> _Problem 1_
Name the older terms that, according to the article below, the word "anthology" replaced as a name for the literary genre.
> _Problem 2_
Please condense the paragraph of the article below that begins "The term ‘anthology’ has multiple origins" into a shorter version that keeps its main facts.
> _Problem 3_
From the article below, extract the passage from "Literary anthologies do" to "Irish literary history.", copied word for word.

> _Excerpt provided_
* * *
‘Long Gaze Back: We need to keep an eye on our contemporary women writers’

Literary anthologies do not just reflect readers’ tastes, they crucially shape and deepen them. And that is why Sinéad Gleeson’s work is so vital

Sinéad Gleeson: her choices from contemporary writers are sparkling
Sinéad Gleeson: her choices from contemporary writers are sparkling

The publication of Sinéad Gleeson’s The Long Gaze Back in 2015 was an especially welcome and significant cultural moment, making readily available a compelling compendium of stories by Irish women writers from Maria Edgeworth to Eimear Ryan. Its selection now as the 2018 Dublin: One City, One Book offers an opportunity to ‘look back’ briefly on the long significance of anthologies in Irish literary history.

The term ‘anthology’ has multiple origins, including the Greek anthos meaning ‘flower’ and legein ‘to gather’. It became more current as a literary genre in the 19th century, replacing terms such as ‘cabinet’, ‘casket’ or ‘treasury’. Palgrave’s Golden Treasury of Songs and Lyrics is the most famous of poetry anthologies: first published in 1861 at a price of four shillings and sixpence, it was novel not just in content but also in its portable form, easy to carry by its increasingly mobile owners. Notably, its first editor Francis Turner Palgrave excluded works by authors then still alive, a strategy that might be envied by later anthologists faced with especially difficult and often highly contentious choices as to what living writers to include.
* * *
> _Dataset content_
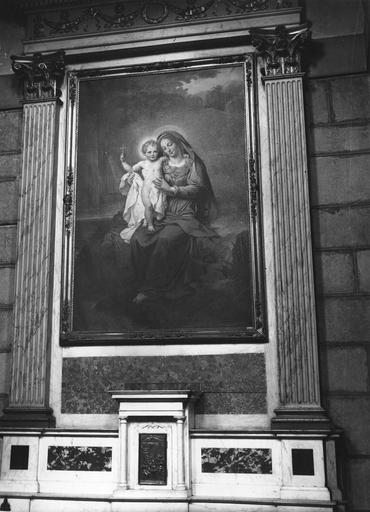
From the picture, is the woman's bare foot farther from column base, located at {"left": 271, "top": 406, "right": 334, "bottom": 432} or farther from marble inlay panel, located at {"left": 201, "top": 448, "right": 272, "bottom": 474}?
* * *
> _Output 1_
'cabinet', 'casket', 'treasury'

> _Output 2_
"Anthology" comes partly from the Greek anthos ("flower") and legein ("to gather"). It became a common name for the literary genre in the 19th century, replacing "cabinet," "casket" and "treasury." The best-known poetry anthology is Palgrave's Golden Treasury of Songs and Lyrics, first published in 1861 for four shillings and sixpence. It was new in both content and its portable form. Its first editor, Francis Turner Palgrave, left out living authors, a choice later anthologists facing contentious decisions about living writers might envy.

> _Output 3_
Literary anthologies do not just reflect readers’ tastes, they crucially shape and deepen them. And that is why Sinéad Gleeson’s work is so vital

Sinéad Gleeson: her choices from contemporary writers are sparkling
Sinéad Gleeson: her choices from contemporary writers are sparkling

The publication of Sinéad Gleeson’s The Long Gaze Back in 2015 was an especially welcome and significant cultural moment, making readily available a compelling compendium of stories by Irish women writers from Maria Edgeworth to Eimear Ryan. Its selection now as the 2018 Dublin: One City, One Book offers an opportunity to ‘look back’ briefly on the long significance of anthologies in Irish literary history.